В две шеренги построиться не удалось, потому как Аулис на правах командира решил идти вне строя, командир и Соотечественник не могли передвигаться без посторонней помощи, и Боксер взял обоих под руки, а Интеллигент, бормоча под нос ругательства, взвалил ящик себе на спину.

Убедившись, что все готовы, Аулис выступил в поход первым. За ним беззвучно, не оставляя на песке следов, полетела Стюардесса. Следом двинулась шатающаяся из стороны в сторону многоголосая троица. Соотечественник, заливаясь слезами, просил всех замолчать и выслушать его, командир пел одну и ту же фразу на неизвестном языке: «Керым лаблас турила-драса!», а Боксер ругал обоих, называя их поносными сливами. Замыкал шествие Интеллигент с огромным ящиком на спине. Бедолага взвалил на себя ношу явно не по силам. Он охал, ахал, падал и очень откровенно страдал, но отказываться от богатства не решался. Аулису тоже идти было нелегко, хотя никакой видимой тяжести на его плечах не было. Судя по тому, как, жизнерадостно хлопая крылышками-рукавами, порхала белая блузка, легче всех было Стюардессе.

Интеллигент окончательно выдохся спустя неопределенное время, когда часы Аулиса показывали минус 37 часов 115 минут. Богач неожиданно упал, и ящик придавил его, как танк. Аулис с Боксером кинулись спасать несчастного полицейского. Ящик был очень тяжелым. Причем его нельзя было двигать, чтобы не поранить изможденную спину Интеллигента. Пришлось ящик поднимать и переносить в сторону.
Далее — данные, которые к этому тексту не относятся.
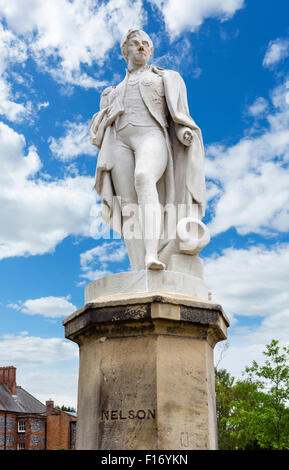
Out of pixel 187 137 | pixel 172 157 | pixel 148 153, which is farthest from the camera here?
pixel 172 157

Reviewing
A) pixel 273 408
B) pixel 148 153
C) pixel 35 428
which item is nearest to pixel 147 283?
pixel 148 153

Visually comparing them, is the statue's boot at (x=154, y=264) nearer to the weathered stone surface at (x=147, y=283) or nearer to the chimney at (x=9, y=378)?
the weathered stone surface at (x=147, y=283)

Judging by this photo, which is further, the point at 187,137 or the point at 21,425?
the point at 21,425

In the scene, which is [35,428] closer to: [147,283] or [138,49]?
[138,49]

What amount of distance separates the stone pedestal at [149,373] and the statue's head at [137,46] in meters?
3.32

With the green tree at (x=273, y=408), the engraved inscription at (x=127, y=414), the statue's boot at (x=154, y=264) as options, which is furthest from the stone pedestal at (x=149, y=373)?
the green tree at (x=273, y=408)

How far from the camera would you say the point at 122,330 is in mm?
5008

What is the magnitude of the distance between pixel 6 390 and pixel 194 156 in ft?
180

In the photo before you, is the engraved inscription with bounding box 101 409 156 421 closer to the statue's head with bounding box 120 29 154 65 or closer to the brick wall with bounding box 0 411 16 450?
the statue's head with bounding box 120 29 154 65

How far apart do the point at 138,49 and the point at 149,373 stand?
13.9 ft

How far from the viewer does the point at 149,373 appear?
4793 millimetres

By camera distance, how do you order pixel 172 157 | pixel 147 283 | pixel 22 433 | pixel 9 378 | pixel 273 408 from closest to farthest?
pixel 147 283 < pixel 172 157 < pixel 273 408 < pixel 22 433 < pixel 9 378
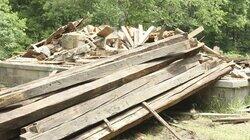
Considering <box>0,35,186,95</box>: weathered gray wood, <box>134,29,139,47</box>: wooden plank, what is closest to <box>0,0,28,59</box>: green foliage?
<box>134,29,139,47</box>: wooden plank

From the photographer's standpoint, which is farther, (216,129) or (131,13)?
(131,13)

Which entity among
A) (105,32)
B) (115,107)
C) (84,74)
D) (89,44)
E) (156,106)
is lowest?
(156,106)

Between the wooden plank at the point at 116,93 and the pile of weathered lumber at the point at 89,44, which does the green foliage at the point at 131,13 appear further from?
the wooden plank at the point at 116,93

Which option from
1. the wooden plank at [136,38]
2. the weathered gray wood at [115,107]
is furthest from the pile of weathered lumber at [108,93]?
the wooden plank at [136,38]

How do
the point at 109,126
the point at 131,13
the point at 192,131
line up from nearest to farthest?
the point at 109,126 < the point at 192,131 < the point at 131,13

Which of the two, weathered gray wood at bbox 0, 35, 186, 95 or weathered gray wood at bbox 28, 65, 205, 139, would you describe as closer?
weathered gray wood at bbox 28, 65, 205, 139

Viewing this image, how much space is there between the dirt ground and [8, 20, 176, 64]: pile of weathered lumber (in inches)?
102

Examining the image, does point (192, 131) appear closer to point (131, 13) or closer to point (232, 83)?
point (232, 83)

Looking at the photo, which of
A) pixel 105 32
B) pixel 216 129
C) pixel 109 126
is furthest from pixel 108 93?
pixel 105 32

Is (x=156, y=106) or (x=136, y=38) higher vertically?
(x=136, y=38)

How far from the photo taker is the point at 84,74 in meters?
7.59

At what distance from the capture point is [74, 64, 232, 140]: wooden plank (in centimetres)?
698

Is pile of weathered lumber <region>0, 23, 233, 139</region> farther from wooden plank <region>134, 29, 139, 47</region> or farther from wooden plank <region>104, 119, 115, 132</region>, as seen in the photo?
wooden plank <region>134, 29, 139, 47</region>

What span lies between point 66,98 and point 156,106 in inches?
69.0
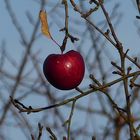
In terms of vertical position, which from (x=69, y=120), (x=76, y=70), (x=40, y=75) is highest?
(x=40, y=75)

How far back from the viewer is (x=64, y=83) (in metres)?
1.75

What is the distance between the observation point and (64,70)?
5.88 ft

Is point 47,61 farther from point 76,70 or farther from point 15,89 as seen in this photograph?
point 15,89

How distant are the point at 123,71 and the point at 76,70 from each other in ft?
0.56

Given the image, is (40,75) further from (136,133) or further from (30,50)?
(136,133)

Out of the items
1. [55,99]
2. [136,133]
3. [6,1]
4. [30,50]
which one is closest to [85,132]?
[55,99]

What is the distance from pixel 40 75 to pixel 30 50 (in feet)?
0.88

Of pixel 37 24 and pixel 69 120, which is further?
pixel 37 24

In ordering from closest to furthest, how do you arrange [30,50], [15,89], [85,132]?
[15,89] < [30,50] < [85,132]

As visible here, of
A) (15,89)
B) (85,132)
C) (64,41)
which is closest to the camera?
(64,41)

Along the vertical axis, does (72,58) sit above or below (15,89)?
below

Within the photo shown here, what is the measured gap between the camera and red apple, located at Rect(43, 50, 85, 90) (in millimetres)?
1766

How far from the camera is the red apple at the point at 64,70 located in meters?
1.77

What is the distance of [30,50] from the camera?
408 centimetres
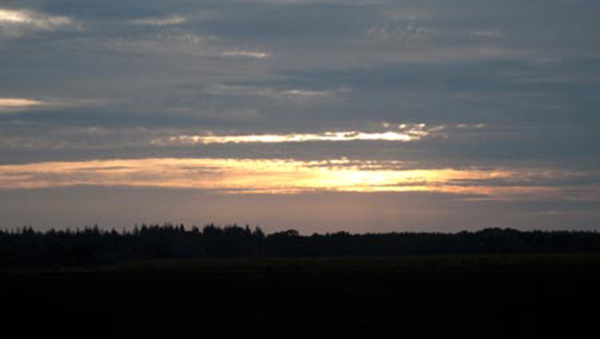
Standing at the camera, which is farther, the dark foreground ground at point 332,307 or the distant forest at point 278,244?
the distant forest at point 278,244

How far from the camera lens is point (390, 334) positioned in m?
25.9

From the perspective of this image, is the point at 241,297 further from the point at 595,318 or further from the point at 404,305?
the point at 595,318

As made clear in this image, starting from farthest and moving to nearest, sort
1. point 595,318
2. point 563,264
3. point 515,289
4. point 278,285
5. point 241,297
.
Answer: point 563,264 < point 278,285 < point 515,289 < point 241,297 < point 595,318

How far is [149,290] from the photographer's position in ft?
159

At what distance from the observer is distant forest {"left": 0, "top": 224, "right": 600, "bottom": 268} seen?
144250 millimetres

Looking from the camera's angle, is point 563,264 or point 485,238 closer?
point 563,264

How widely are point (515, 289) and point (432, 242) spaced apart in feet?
398

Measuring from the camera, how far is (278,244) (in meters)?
170

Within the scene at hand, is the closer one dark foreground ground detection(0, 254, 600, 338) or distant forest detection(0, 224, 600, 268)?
dark foreground ground detection(0, 254, 600, 338)

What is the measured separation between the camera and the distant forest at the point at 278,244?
144 meters

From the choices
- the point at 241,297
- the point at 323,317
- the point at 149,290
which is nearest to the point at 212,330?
the point at 323,317

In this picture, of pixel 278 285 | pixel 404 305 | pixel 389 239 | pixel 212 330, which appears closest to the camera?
pixel 212 330

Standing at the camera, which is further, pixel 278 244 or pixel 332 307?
pixel 278 244

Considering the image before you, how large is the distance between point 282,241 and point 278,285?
119310mm
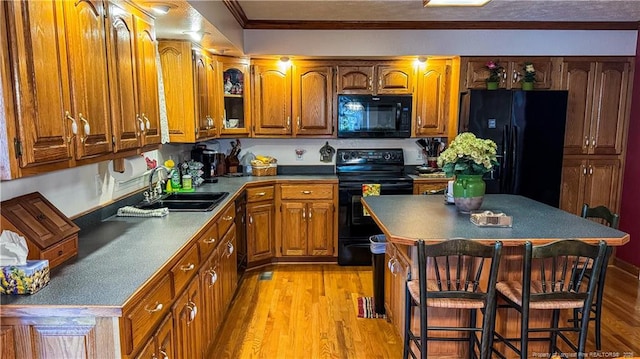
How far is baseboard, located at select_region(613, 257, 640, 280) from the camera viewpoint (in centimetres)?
409

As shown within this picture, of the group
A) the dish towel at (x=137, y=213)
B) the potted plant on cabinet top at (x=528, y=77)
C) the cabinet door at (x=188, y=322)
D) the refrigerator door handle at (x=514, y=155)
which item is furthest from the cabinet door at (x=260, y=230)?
the potted plant on cabinet top at (x=528, y=77)

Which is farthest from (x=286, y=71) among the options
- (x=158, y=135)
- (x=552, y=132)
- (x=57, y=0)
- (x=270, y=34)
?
(x=57, y=0)

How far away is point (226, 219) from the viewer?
9.91 ft

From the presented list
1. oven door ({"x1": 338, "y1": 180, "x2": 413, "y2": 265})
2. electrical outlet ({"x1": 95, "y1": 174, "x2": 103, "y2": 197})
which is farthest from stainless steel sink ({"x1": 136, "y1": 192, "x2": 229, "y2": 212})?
oven door ({"x1": 338, "y1": 180, "x2": 413, "y2": 265})

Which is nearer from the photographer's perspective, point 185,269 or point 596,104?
point 185,269

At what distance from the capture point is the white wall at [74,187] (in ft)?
5.87

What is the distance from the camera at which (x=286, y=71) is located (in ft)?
14.4

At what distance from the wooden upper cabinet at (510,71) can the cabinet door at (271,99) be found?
1837 mm

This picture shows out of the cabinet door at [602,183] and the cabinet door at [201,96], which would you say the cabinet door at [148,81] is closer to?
the cabinet door at [201,96]

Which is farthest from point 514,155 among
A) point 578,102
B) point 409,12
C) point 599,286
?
point 599,286

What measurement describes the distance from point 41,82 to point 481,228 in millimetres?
2141

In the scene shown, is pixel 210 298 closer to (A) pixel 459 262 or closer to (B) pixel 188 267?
(B) pixel 188 267

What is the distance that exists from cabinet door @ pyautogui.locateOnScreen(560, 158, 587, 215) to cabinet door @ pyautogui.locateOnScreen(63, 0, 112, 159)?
14.0 ft

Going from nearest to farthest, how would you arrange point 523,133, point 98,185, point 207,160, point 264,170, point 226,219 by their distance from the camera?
point 98,185 → point 226,219 → point 523,133 → point 207,160 → point 264,170
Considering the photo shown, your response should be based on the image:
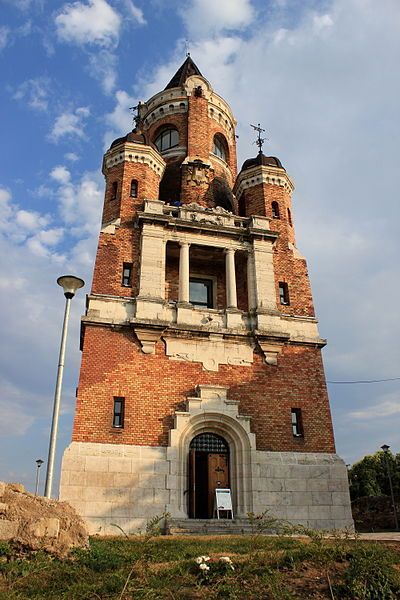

— Кто посмел?! — хрипло кричал Интеллигент из своей могилы, и в воздух взлетали фонтаны песка. — Это частная собственность!! Не прикасаться!!

Когда Интеллигента откопали, оказалось, что на нем уж нет рваных брюк, а охальные места прикрывает тряпочка размером с носовой платок. Блузка приземлилась на вершине песчаного холма и сложила крылышки.

— Если бы вы знали, как приятно смотреть на всех вас свысока! — расчувствовалась Стюардесса. — И мое сердце наполняется уверенностью в завтрашнем дне…

— Блаженны верующие, — пробурчал Боксер и, отряхивая руки от песка, сказал Аулису: — Надо просушить штаны командира.

— А почему это должен делать я? — удивился Аулис.

— Ты же его заместитель, — усмехнулся Боксер. — А я пока воду поищу.

Соотечественник, отпущенный посидеть, зарыл голову в песок и в позе крупнокалиберной гаубицы, нацеленной на высокую цель, пребывал довольно долго. Наверное, таким образом он давал отдохнуть своим измученным ушам. Аулис, едва справляясь с брезгливостью, стащил мокрые штаны с командира и разложил их на песке. Почувствовав легкость в нижней части тела, командир весело и вприпрыжку поскакал по барханам. Боксер нашел где-то кусок кривой лозы и бродил с ней кругами, отыскивая воду.

— Сколько мы уже прошли? — спросил Интеллигент Аулиса. — Пять миль? Или семь?

Аулис не ответил. Он смотрел на небо, точнее, в ту черную твердь, что давила на них сверху. Солнце не всходило. Ничего не менялось, ничего не происходило.

— Мне кажется, — за Аулиса ответил Боксер, который со своей лозой оказался рядом, — что мы вообще нисколько не прошли.

— Так не бывает, — скептически усмехнулся Интеллигент, придирчиво осматривая трухлявые углы ящика, готовые вот-вот развалиться.

— Бывает. Если мы в колесе, как белки. Идем, идем, а на самом деле стоим, — пояснил Боксер. В последнее время в нем стала проявляться тяга к философствованию. Боксер внимательно посмотрел на лозу, упал на колени и стал двумя руками рыть яму.

— Нет здесь никакой воды, — выразил сомнение Интеллигент.

— Есть, — упрямо ответил Боксер, загребая песок, словно карьерный экскаватор. — Здесь мокрое пятно было.

— Так это командир тут сидел.

Постепенно все разговоры переходили на тему о воде. Соотечественник вырвал голову из песка, сплюнул и попросил:

— Дайте воды! Эй! Кто-нибудь подаст воды?

— Может, тебе еще крюшона с лимонной долькой? — усмехнулся Интеллигент.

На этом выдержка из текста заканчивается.